Posting Date: April 7, 2023
Open Date (Earliest Submission Date): June 24, 2023
Letter of Intent Due: June 23, 2023
Due Date: July 24, 2023

Full Announcement

The purpose of this Notice of Funding Opportunity (NOFO) is to solicit developmental/exploratory research to better understand the mechanisms of persistent oral human papillomavirus (HPV) and human immunodeficiency virus (HIV) co-infection as well as its role in the induction and pathogenesis of HPV-associated oropharyngeal cancers (HPV-OPC).
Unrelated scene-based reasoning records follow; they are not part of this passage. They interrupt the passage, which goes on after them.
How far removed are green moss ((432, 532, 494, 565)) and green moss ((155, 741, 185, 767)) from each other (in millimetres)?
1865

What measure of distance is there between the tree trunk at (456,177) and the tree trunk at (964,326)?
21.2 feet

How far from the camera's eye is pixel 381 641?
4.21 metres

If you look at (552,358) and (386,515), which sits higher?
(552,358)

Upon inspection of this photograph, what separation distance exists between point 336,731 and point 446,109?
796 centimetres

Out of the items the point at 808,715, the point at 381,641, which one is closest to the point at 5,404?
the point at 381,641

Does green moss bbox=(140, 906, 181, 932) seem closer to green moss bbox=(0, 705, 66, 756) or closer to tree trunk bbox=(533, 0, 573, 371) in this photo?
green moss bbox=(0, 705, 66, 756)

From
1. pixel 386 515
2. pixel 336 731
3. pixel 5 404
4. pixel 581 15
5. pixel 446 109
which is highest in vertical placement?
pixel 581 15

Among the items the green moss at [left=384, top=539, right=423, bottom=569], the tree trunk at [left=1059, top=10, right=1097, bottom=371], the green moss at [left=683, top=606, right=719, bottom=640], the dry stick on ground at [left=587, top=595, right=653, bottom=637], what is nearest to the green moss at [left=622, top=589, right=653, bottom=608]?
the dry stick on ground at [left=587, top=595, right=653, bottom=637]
Previous research has found that People with HIV (PWH) have a two- to four-fold increased risk for HPV-OPC as compared to HIV-negative individuals. Recent systematic reviews and meta-analyses of several large longitudinal studies strongly suggest an epidemiologic, synergistic relationship between HIV and HPV. It is well-known that PWH have an increased risk of opportunistic infections which may lead to other severe non-transmissible comorbidities. Such is the case with HPV. Among people without HIV, most oral HPV infections are asymptomatic and clear spontaneously. Yet, PWH are at higher risk for oral transmission, acquisition, and persistent infection of high-risk HPV (e.g., HPV16), all of which are associated with an increase in HPV-OPC. However, there are gaps in our understanding about the underlying mechanisms of oral HPV transmission, acquisition, and early infection in the context of HIV, and how persistent co-infection and biological synergistic interactions of these two viruses impact the induction and pathogenesis of HPV-OPC.
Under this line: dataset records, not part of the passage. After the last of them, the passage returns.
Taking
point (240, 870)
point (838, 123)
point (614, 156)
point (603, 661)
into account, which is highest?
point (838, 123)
Research is needed to address broad knowledge gaps related to epidemiologic, biological, clinical, and socio-behavioral factors that impact oral HPV transmission, acquisition, early-stage infection, and persistence in the oral cavity and oropharynx in HIV-seropositive individuals, and to further explore the onco-immunologic and onco-genetic mechanisms and pathogenic processes associated with HPV-OPC induction.

This NOFO encourages biological, clinical and/or socio-behavioral research that seeks to explore immunogenetic, onco-genetic and/or onco-immunologic mechanisms underlying oral HPV transmission, acquisition, early-stage infection, and persistence and HIV co-infection and the role in induction and pathogenesis of HPV-OPC. Research involving humans, animals including non-human primates, or in vitro studies are all encouraged.  
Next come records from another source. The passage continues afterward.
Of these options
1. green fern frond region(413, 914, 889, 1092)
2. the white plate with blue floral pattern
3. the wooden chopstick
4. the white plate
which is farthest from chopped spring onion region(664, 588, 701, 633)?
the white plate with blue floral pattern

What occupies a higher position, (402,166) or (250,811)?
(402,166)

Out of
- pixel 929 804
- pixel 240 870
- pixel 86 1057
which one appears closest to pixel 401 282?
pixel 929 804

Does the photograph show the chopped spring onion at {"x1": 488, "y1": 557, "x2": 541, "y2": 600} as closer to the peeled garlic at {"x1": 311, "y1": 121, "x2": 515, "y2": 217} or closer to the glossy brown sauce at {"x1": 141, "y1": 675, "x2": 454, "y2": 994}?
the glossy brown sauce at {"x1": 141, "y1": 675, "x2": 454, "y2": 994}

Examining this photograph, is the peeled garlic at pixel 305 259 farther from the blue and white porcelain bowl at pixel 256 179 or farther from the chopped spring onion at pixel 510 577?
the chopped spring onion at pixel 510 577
Examples of research areas that fall within the scope of this NOFO include, but are not limited to:

• Exploring biologic mechanisms underlying synergistic relationships between HIV and oral HPV infection;
• Exploring novel mechanisms and the pathogenesis underlying oral HPV persistent infection in the context of PWH;
• Exploring novel pathogenic mechanisms for the development of HPV-OPC in PWH. This would include studies of the onco-genomics and onco-immunology of HPV-OPC and how oral HPV and HIV co-infection contribute to the induction of this condition. Relevant areas include exploring: biomarkers, high-risk HPV subtypes, molecular or cellular drivers or key mucosal and systemic immunologic components that contribute to oral HPV and HIV co-infection and/or induction of HPV-OPC.